Moreover, $x^2 - 1 = 0$ leads to a zero determinant (the only non-zero entries are $2A$ and $2F$) and it is a pair of parallel lines, but if we just change $F$ from $-1$ to $1$ we get the empty set you exhibited.
I tried to tease apart the cases in a slightly different way in https://math.stackexchange.com/a/2096865
-- in summary, for non-zero discriminant one can transform the equation into one that is symmetric around the origin (and then the sign of the constant term tells whether the solution set is empty),
and for the zero discriminant there is a case that reduces to a quadratic equation in some combination of $x$ and $y$, and the discriminant of that equation tells you whether the solution is two parallel lines, one line (the two parallel lines merged into one), or empty.
Best Answer
There are two ways to prove this:
Formal: You can show, through a bunch of ugly computation, that the expression $B^2-4AC$ is invariant under rotation. So, consider when $B=0$ (in other words, when the conic section's directrix is parallel to one of the axes). It is easy to see that for a hyperbola $-4AC$ is positive, for an ellipse $-4AC$ is negative, and for a parabola $-4AC$ is $0$. For a better worded explanation, go to this link.
Very Informal But Intuitive: Take the equation $Ax^2+Bxy+Cy^2+Dx+Ey+F=0$. Imagine if $x$ and $y$ were very large numbers. We can forget about $Dx+Ey+F$ because it becomes insignificant when compared to $Ax^2+Bxy+Cy^2=0$. Now, divide by $x^2$:
$$A+B\left(\frac{y}{x}\right)+C\left(\frac{y}{x}\right)^2=0$$
We notice that we now have a quadratic in $\frac{y}{x}$.
This next part is a little hard to explain in words (and my English is sort of bad) but I will try my best.
The number of solutions to this equation represents the number of ways in which the graph of the equation "zooms off towards infinity." Imagine zooming out really far from a graph of a hyperbola. You would only see an "X" formed by two lines (these lines are the asymptotes of the hyperbola). If you solve for $\frac{y}{x}$ in the above equation, you would be solving for the slopes of those lines. Imagine zooming out really far from a graph of a parabola. You would only see one line (the axis of symmetry for the parabola). If you solve for $\frac{y}{x}$ in the above equation, you would be solving for the slope of that line. If you zoomed out really far from a graph of an ellipse, you would see a point.

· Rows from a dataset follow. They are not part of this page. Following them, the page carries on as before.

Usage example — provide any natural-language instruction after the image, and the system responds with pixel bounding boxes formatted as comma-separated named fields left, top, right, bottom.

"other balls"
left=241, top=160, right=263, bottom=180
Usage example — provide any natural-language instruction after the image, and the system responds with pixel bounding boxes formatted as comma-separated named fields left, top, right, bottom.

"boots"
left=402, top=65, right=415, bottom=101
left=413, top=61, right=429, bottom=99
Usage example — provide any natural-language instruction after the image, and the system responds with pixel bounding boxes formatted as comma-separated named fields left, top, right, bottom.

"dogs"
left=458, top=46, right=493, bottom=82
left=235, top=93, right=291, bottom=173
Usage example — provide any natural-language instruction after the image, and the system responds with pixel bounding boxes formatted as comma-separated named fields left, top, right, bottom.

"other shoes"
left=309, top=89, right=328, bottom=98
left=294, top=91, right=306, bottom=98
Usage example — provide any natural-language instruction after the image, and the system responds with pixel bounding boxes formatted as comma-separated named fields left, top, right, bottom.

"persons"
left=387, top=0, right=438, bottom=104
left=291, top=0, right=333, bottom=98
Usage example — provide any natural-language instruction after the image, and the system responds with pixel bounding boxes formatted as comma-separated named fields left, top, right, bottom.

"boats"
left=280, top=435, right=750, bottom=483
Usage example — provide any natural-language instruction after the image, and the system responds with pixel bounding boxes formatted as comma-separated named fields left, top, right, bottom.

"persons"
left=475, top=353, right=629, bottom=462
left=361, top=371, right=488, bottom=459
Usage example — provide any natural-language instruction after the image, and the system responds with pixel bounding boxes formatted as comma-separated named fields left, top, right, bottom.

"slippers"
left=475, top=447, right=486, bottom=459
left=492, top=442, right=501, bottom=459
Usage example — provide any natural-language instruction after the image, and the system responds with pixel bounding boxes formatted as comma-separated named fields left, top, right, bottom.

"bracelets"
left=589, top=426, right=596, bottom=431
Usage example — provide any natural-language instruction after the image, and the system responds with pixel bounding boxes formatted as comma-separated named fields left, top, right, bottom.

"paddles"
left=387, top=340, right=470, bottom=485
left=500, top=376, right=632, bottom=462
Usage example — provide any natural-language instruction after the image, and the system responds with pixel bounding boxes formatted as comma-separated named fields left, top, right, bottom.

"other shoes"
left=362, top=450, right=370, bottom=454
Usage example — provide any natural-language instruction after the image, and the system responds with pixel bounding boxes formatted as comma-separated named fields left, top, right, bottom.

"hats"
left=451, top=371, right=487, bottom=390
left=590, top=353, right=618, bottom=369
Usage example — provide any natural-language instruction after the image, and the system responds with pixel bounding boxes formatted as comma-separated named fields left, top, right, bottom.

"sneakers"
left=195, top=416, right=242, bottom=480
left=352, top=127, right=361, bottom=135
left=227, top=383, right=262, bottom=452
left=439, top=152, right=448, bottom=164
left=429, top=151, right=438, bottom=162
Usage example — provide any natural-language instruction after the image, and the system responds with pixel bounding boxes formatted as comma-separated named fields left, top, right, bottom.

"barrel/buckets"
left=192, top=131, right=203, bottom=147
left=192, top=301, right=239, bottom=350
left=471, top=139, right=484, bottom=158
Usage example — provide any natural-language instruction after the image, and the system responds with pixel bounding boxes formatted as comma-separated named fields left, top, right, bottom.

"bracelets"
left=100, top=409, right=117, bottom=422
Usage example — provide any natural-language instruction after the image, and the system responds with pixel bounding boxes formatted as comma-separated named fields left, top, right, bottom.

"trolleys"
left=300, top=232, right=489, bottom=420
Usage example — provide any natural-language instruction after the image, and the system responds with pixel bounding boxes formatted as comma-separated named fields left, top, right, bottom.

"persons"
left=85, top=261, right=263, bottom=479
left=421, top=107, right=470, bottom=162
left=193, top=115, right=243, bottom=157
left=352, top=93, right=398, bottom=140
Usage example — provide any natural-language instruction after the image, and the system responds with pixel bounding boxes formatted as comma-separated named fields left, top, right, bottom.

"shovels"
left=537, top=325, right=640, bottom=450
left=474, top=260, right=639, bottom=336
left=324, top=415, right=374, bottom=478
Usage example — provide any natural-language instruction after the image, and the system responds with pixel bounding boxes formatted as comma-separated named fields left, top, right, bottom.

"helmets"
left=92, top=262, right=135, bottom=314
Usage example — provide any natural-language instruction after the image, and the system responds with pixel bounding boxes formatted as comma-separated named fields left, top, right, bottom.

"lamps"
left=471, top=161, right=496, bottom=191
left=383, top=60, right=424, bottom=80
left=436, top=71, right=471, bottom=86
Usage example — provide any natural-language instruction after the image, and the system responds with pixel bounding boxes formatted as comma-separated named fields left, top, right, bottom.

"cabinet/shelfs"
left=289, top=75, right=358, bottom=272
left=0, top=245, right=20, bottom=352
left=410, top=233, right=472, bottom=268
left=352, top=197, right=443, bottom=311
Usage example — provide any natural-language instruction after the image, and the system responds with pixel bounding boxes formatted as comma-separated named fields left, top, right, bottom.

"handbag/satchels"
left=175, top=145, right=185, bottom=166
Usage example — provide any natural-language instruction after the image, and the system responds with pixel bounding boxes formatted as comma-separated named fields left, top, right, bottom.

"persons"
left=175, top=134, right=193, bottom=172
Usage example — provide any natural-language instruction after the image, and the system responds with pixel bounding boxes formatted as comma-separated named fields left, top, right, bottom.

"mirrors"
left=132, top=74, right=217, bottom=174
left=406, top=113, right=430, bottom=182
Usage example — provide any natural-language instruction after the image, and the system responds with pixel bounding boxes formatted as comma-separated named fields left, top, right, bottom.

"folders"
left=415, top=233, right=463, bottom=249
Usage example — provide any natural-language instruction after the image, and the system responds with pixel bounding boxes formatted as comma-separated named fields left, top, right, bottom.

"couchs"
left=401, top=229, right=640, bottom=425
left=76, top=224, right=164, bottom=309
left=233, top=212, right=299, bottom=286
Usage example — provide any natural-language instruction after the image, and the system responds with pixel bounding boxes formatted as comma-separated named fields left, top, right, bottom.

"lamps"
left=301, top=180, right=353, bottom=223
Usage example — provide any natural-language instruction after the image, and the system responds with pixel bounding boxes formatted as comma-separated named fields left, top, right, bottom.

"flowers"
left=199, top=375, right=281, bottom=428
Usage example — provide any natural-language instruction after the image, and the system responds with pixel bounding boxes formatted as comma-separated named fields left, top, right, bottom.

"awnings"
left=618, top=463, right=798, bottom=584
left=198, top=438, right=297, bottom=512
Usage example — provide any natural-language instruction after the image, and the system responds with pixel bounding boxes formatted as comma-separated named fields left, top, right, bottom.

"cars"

So, if $A+B\left(\frac{y}{x}\right)+C\left(\frac{y}{x}\right)^2=0$ has two solutions for $\frac{y}{x}$, the equation is a hyperbola. One solution means parabola. Zero solutions means ellipse or circle. The number of solutions corresponds to the sign of $B^2-4AC$.
I sort of like this informal proof because it explains why the discriminant of a conic looks like that of a quadratic.